(PROVIDED RECORDS)

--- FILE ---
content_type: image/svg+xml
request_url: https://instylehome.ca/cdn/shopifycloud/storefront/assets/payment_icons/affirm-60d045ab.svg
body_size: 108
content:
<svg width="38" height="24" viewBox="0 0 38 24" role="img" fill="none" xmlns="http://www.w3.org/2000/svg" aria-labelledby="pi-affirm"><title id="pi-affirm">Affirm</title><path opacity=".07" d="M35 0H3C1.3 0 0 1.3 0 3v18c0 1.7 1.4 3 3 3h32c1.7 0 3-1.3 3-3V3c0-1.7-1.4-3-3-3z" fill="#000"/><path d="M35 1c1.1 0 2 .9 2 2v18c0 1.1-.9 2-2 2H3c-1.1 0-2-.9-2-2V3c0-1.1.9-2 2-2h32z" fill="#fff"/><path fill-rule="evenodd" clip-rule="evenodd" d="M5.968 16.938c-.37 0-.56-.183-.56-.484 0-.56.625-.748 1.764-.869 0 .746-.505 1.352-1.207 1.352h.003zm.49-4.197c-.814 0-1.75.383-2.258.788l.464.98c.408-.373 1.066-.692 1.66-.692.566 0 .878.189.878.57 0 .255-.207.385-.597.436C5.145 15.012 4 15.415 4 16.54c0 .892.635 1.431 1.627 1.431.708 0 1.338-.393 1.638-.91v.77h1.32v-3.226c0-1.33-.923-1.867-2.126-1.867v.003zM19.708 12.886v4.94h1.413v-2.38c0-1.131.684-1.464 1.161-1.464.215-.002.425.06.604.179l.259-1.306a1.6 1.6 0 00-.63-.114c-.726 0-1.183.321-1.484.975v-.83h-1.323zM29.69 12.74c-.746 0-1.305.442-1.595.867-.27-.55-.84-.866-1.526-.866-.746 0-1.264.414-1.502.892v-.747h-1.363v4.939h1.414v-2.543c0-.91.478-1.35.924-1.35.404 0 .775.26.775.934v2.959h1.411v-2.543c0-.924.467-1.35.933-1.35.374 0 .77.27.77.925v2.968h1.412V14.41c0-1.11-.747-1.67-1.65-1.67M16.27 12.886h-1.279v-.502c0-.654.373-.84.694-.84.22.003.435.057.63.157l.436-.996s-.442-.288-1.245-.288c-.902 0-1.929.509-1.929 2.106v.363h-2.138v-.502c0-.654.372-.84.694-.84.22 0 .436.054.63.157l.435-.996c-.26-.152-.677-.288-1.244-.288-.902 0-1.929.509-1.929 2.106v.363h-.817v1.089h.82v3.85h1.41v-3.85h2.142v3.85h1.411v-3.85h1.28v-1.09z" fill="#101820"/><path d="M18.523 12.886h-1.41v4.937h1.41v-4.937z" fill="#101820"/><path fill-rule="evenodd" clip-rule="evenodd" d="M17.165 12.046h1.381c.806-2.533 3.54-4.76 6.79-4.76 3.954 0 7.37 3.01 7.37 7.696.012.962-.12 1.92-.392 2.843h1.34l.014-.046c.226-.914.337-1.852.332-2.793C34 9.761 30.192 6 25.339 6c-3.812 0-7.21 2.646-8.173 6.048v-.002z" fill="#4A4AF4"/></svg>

(End PROVIDED RECORDS)

**WHAT NEEDS TO BE DONE**
Would you output every record above exactly as it stands?

**TASK RESPONSE**
--- FILE ---
content_type: image/svg+xml
request_url: https://instylehome.ca/cdn/shopifycloud/storefront/assets/payment_icons/affirm-60d045ab.svg
body_size: 108
content:
<svg width="38" height="24" viewBox="0 0 38 24" role="img" fill="none" xmlns="http://www.w3.org/2000/svg" aria-labelledby="pi-affirm"><title id="pi-affirm">Affirm</title><path opacity=".07" d="M35 0H3C1.3 0 0 1.3 0 3v18c0 1.7 1.4 3 3 3h32c1.7 0 3-1.3 3-3V3c0-1.7-1.4-3-3-3z" fill="#000"/><path d="M35 1c1.1 0 2 .9 2 2v18c0 1.1-.9 2-2 2H3c-1.1 0-2-.9-2-2V3c0-1.1.9-2 2-2h32z" fill="#fff"/><path fill-rule="evenodd" clip-rule="evenodd" d="M5.968 16.938c-.37 0-.56-.183-.56-.484 0-.56.625-.748 1.764-.869 0 .746-.505 1.352-1.207 1.352h.003zm.49-4.197c-.814 0-1.75.383-2.258.788l.464.98c.408-.373 1.066-.692 1.66-.692.566 0 .878.189.878.57 0 .255-.207.385-.597.436C5.145 15.012 4 15.415 4 16.54c0 .892.635 1.431 1.627 1.431.708 0 1.338-.393 1.638-.91v.77h1.32v-3.226c0-1.33-.923-1.867-2.126-1.867v.003zM19.708 12.886v4.94h1.413v-2.38c0-1.131.684-1.464 1.161-1.464.215-.002.425.06.604.179l.259-1.306a1.6 1.6 0 00-.63-.114c-.726 0-1.183.321-1.484.975v-.83h-1.323zM29.69 12.74c-.746 0-1.305.442-1.595.867-.27-.55-.84-.866-1.526-.866-.746 0-1.264.414-1.502.892v-.747h-1.363v4.939h1.414v-2.543c0-.91.478-1.35.924-1.35.404 0 .775.26.775.934v2.959h1.411v-2.543c0-.924.467-1.35.933-1.35.374 0 .77.27.77.925v2.968h1.412V14.41c0-1.11-.747-1.67-1.65-1.67M16.27 12.886h-1.279v-.502c0-.654.373-.84.694-.84.22.003.435.057.63.157l.436-.996s-.442-.288-1.245-.288c-.902 0-1.929.509-1.929 2.106v.363h-2.138v-.502c0-.654.372-.84.694-.84.22 0 .436.054.63.157l.435-.996c-.26-.152-.677-.288-1.244-.288-.902 0-1.929.509-1.929 2.106v.363h-.817v1.089h.82v3.85h1.41v-3.85h2.142v3.85h1.411v-3.85h1.28v-1.09z" fill="#101820"/><path d="M18.523 12.886h-1.41v4.937h1.41v-4.937z" fill="#101820"/><path fill-rule="evenodd" clip-rule="evenodd" d="M17.165 12.046h1.381c.806-2.533 3.54-4.76 6.79-4.76 3.954 0 7.37 3.01 7.37 7.696.012.962-.12 1.92-.392 2.843h1.34l.014-.046c.226-.914.337-1.852.332-2.793C34 9.761 30.192 6 25.339 6c-3.812 0-7.21 2.646-8.173 6.048v-.002z" fill="#4A4AF4"/></svg>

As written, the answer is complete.